Unser Körper lässt sich nicht täuschen
Während wir unseren Kopf mit Eidotter-Imitaten vielleicht täuschen können, wird unser Verdauugssystem dem Eier-Betrug nie auf den Leim gehen. Unser sogenanntes Darm-Hirn (ein Nervensystem im Verdauungstrakt) registriert ganz genau, welche Nährstoffe und wie viel Energie uns das Fake-Ei im Vergleich zum Original-Ei liefert. Schneidet es schlechter ab – wovon wir bei diesem kalorienarmen Pflanzenmix ausgehen können -–wird das Urteil unserer Körpers knallhart sein. Früher oder später wird sich unser Körper gegen das Fake-Ei wehren, indem wir schlichtweg keinen Appetit mehr darauf haben oder wir im Gegenteil ein unbekannt starkes Verlangen nach dem Hühnerei empfinden.

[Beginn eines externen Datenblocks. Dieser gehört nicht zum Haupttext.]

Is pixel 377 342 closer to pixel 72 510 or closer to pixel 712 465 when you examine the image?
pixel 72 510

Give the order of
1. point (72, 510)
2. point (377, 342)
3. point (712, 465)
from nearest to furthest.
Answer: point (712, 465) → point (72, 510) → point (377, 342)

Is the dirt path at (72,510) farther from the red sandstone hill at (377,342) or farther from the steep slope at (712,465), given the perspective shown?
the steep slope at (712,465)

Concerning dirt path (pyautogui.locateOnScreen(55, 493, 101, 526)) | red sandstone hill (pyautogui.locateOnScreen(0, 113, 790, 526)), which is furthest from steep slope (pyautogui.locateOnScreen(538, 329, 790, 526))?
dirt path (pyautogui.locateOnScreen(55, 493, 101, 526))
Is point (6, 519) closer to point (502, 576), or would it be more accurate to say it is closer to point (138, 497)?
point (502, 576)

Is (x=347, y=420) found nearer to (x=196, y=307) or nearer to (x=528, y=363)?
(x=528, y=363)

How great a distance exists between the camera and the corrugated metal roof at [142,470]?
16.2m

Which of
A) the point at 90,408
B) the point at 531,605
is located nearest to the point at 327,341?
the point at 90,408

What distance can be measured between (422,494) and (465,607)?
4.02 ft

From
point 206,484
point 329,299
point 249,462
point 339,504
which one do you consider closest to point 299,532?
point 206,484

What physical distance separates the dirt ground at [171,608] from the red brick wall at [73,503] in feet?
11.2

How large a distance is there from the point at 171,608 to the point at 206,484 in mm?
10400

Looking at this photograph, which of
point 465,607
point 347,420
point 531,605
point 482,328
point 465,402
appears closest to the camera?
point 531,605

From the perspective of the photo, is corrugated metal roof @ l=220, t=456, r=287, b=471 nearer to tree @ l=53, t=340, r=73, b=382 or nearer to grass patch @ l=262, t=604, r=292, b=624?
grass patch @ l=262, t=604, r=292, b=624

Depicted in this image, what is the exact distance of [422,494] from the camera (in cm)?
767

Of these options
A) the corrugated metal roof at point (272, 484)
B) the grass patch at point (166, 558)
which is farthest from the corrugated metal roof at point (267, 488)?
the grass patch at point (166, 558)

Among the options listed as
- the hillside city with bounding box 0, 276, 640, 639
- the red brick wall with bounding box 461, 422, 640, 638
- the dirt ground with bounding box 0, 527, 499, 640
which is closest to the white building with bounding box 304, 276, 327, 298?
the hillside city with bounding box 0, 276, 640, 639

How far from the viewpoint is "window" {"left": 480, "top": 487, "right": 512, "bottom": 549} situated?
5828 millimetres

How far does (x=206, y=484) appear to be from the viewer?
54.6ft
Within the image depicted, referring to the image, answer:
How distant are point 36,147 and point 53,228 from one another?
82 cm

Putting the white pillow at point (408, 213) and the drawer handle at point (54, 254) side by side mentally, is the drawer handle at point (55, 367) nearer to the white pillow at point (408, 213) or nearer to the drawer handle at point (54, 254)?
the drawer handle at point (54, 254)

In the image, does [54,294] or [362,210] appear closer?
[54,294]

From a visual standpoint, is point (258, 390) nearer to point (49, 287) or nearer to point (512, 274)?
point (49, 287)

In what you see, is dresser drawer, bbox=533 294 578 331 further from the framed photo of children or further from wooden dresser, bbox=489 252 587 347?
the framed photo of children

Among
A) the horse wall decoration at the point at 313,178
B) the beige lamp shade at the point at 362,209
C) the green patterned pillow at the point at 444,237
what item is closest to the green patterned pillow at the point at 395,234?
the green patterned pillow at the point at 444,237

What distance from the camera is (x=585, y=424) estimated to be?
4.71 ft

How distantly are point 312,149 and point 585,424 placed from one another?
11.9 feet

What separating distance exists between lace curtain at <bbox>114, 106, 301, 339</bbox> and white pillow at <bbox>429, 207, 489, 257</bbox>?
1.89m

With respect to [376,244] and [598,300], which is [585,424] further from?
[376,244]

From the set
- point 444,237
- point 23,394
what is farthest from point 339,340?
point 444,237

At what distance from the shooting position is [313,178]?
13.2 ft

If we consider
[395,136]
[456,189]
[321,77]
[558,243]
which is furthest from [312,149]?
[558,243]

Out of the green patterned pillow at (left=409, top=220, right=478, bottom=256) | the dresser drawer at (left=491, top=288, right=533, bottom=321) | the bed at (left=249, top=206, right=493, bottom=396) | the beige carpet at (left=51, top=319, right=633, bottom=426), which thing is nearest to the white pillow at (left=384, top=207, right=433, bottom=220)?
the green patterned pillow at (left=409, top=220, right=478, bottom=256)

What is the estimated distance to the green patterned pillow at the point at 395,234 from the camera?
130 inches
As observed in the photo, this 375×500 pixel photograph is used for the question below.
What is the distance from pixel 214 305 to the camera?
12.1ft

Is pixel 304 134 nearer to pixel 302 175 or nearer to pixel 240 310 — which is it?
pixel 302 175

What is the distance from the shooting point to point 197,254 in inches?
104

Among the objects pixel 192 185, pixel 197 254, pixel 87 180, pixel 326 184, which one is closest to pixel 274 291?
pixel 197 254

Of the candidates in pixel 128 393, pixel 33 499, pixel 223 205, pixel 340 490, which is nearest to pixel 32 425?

Vielleicht geht dieser Prozess beim Fake-Ei besonders schnell vonstatten. Immerhin kann der Zuschauer schon am Ende der besagten WDR-Doku beobachten, wie das vegane Spiegelei von der Reporterin verköstigt wird. Für eine Millisekunde steht der jungen Frau der Ekel ins Gesicht geschrieben, dann fängt sie sich und säuselt: „Es ist soooo nah dran“.